**WHAT IS BEING ASKED**
In the entries below, how many lines contain the string "Odocoileus"? Give the number by itself.

Collected data:
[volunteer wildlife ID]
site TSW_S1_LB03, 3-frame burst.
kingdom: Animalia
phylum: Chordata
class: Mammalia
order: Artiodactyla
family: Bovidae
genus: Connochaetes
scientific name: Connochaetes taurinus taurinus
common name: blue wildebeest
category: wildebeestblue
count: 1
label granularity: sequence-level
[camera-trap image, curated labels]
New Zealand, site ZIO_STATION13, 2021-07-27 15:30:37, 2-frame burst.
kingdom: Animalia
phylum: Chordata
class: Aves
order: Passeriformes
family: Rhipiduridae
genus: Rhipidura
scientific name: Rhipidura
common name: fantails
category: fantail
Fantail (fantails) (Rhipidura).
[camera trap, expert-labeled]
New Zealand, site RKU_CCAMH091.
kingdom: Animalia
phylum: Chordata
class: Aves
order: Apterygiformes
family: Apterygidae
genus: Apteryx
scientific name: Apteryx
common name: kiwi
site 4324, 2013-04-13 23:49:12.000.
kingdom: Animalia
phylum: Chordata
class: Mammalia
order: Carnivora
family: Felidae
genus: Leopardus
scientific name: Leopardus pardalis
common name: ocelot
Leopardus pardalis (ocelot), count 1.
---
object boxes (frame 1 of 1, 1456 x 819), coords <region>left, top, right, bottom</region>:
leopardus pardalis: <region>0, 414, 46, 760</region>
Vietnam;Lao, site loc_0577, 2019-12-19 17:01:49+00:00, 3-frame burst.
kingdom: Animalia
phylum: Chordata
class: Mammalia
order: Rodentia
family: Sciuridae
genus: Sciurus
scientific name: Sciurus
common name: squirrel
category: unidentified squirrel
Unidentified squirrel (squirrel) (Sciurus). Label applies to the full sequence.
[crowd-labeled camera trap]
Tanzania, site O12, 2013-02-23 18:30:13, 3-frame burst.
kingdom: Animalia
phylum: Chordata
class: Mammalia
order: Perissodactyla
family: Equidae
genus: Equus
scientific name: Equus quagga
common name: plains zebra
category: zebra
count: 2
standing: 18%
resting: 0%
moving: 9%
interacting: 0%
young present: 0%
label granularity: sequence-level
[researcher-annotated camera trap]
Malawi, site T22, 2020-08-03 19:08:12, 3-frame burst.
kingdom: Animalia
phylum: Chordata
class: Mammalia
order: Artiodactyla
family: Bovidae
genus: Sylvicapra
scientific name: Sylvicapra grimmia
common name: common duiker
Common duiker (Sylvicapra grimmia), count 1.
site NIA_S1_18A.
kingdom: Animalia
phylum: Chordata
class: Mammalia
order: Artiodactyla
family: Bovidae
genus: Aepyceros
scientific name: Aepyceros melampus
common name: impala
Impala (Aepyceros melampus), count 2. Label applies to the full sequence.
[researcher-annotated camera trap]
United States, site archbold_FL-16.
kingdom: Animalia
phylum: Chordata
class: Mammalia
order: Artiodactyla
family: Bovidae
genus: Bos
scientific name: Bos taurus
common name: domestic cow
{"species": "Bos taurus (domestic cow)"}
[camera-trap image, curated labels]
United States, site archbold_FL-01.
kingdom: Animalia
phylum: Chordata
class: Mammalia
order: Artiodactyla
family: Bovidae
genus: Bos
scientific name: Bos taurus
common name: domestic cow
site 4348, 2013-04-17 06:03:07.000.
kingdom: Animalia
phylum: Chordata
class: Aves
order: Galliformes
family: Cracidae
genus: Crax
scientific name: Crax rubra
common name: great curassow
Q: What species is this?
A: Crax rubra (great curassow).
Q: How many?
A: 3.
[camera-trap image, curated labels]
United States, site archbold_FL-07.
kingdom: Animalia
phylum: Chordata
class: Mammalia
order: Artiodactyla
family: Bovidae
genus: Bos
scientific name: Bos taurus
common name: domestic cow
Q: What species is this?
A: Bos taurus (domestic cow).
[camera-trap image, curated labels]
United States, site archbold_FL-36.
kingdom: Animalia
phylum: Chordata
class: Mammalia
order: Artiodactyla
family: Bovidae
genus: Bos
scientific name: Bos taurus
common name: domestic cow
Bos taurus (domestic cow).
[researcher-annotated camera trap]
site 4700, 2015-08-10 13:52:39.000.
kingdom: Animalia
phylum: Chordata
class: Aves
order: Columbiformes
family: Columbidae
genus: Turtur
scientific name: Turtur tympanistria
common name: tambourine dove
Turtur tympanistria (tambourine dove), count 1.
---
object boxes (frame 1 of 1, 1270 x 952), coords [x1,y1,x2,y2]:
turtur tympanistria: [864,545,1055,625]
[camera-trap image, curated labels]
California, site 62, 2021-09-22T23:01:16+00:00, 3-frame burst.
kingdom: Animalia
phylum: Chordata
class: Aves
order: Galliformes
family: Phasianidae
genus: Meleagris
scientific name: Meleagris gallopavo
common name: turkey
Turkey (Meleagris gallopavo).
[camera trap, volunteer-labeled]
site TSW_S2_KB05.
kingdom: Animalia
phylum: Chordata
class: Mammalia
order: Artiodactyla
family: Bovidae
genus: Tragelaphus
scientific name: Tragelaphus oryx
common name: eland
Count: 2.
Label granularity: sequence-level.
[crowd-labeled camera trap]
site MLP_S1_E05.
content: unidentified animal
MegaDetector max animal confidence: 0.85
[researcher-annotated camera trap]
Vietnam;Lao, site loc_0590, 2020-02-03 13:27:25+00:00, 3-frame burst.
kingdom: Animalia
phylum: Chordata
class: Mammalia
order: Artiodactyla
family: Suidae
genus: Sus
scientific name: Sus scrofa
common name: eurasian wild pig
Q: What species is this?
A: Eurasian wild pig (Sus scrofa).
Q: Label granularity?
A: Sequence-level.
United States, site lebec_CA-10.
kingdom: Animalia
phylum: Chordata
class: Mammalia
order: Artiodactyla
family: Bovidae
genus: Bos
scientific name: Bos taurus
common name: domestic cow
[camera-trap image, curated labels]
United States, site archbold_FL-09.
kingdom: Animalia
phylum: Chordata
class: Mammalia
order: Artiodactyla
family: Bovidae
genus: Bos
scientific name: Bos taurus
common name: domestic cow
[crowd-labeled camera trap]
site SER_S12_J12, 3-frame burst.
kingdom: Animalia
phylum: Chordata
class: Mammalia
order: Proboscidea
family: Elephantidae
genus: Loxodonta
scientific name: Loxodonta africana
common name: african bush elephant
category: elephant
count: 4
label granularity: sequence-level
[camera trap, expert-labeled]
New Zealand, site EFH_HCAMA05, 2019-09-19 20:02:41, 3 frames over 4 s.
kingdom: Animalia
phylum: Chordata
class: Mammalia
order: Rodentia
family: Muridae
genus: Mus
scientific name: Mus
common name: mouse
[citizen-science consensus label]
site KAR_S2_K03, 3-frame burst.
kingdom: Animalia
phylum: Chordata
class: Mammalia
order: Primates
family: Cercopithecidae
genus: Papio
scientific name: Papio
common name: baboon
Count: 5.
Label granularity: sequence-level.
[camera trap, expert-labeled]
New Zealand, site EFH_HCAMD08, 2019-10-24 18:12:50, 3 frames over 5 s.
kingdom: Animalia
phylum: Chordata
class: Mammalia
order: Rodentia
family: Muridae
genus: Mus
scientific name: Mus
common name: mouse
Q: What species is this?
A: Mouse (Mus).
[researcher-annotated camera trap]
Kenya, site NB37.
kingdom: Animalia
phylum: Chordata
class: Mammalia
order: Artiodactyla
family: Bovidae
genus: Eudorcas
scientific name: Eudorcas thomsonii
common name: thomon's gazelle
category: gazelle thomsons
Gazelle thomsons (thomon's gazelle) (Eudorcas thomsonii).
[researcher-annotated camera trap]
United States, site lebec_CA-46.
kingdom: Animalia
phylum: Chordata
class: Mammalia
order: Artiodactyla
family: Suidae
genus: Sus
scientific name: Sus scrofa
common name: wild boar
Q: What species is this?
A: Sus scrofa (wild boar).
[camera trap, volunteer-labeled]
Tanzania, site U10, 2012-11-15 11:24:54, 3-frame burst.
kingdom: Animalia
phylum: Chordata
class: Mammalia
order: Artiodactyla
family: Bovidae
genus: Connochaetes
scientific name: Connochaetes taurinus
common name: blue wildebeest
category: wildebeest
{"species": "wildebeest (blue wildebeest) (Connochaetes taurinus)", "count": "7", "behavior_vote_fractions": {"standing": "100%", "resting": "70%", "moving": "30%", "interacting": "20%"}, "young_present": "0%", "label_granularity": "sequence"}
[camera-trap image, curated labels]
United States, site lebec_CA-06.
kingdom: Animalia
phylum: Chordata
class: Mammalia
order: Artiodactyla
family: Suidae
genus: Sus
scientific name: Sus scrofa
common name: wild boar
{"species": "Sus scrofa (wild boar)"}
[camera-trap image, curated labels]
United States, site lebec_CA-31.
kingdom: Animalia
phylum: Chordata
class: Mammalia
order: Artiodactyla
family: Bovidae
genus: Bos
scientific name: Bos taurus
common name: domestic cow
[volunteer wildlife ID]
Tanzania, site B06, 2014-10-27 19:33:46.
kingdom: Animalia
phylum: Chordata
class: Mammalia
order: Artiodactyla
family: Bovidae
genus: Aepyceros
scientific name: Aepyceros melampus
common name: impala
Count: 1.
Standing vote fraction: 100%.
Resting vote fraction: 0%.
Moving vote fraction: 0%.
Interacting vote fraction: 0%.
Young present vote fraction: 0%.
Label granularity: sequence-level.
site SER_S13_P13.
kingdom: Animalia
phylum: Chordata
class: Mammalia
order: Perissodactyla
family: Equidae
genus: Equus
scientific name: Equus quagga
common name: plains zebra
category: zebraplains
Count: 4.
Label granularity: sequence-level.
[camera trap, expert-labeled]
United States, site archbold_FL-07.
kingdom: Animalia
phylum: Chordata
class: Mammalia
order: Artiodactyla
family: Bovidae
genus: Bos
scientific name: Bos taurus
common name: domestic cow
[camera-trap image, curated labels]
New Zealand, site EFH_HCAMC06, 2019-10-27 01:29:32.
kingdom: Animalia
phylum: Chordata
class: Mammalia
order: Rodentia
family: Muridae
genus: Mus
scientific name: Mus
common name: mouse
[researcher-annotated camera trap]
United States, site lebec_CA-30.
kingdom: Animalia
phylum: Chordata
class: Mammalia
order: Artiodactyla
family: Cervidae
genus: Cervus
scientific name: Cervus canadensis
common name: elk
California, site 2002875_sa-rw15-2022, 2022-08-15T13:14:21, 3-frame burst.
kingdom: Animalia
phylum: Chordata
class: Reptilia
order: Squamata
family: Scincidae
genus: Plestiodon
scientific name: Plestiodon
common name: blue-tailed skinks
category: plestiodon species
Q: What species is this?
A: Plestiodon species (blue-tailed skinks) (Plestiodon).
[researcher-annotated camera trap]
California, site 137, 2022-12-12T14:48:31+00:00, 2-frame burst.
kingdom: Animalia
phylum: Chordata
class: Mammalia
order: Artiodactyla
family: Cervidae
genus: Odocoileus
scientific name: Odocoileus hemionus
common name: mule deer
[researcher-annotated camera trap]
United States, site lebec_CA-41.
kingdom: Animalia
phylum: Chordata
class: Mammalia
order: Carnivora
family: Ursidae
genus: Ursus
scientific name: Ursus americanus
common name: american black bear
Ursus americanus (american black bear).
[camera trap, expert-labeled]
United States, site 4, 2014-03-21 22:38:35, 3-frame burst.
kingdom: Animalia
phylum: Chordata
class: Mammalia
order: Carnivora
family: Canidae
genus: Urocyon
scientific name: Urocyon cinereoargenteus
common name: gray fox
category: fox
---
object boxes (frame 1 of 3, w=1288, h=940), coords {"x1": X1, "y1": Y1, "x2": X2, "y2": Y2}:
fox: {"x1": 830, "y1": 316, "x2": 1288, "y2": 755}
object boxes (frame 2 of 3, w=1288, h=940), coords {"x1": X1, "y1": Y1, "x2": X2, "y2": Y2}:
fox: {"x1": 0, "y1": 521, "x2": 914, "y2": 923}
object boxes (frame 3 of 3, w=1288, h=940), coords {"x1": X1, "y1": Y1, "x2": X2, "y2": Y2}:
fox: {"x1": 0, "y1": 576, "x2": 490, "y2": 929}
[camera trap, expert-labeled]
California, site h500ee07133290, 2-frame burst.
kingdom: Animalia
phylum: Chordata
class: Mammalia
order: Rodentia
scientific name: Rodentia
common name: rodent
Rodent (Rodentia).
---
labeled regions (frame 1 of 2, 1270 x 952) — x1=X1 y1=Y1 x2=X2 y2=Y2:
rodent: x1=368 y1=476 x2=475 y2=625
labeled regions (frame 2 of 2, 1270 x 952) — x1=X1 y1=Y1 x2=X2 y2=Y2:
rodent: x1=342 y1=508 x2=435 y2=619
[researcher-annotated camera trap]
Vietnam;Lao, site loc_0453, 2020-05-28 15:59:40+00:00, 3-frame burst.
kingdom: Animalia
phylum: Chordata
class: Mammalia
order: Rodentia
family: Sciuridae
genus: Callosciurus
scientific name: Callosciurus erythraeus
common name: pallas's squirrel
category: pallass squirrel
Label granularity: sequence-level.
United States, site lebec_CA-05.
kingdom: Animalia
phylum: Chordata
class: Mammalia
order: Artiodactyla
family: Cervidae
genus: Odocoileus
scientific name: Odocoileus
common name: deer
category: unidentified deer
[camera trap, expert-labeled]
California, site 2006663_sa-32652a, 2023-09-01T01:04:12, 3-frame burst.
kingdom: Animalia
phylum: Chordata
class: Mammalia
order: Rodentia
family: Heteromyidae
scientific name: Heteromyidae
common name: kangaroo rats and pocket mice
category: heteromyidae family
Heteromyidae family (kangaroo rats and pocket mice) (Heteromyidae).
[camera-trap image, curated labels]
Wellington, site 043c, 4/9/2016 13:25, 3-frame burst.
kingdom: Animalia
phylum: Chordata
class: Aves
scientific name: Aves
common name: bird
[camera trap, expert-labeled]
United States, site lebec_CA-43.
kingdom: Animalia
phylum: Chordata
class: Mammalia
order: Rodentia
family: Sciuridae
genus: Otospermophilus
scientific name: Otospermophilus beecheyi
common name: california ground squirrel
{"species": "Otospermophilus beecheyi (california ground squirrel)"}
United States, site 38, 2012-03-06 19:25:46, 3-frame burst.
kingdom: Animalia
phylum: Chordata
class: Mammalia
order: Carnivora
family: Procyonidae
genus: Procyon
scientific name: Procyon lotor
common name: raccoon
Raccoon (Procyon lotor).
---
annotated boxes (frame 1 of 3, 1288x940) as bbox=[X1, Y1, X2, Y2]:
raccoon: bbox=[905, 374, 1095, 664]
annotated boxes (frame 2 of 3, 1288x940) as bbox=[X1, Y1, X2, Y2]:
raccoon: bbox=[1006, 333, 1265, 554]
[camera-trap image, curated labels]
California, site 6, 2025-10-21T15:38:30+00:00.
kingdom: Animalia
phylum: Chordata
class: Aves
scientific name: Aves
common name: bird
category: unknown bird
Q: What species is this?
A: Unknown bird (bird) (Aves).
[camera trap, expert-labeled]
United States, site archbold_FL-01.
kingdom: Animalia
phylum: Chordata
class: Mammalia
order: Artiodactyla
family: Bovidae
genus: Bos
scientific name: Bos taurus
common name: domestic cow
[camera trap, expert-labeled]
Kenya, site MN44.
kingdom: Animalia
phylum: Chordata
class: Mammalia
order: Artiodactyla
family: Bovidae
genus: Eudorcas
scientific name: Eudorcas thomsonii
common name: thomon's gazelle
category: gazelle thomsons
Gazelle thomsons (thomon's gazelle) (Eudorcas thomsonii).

**YOUR SOLUTION**
4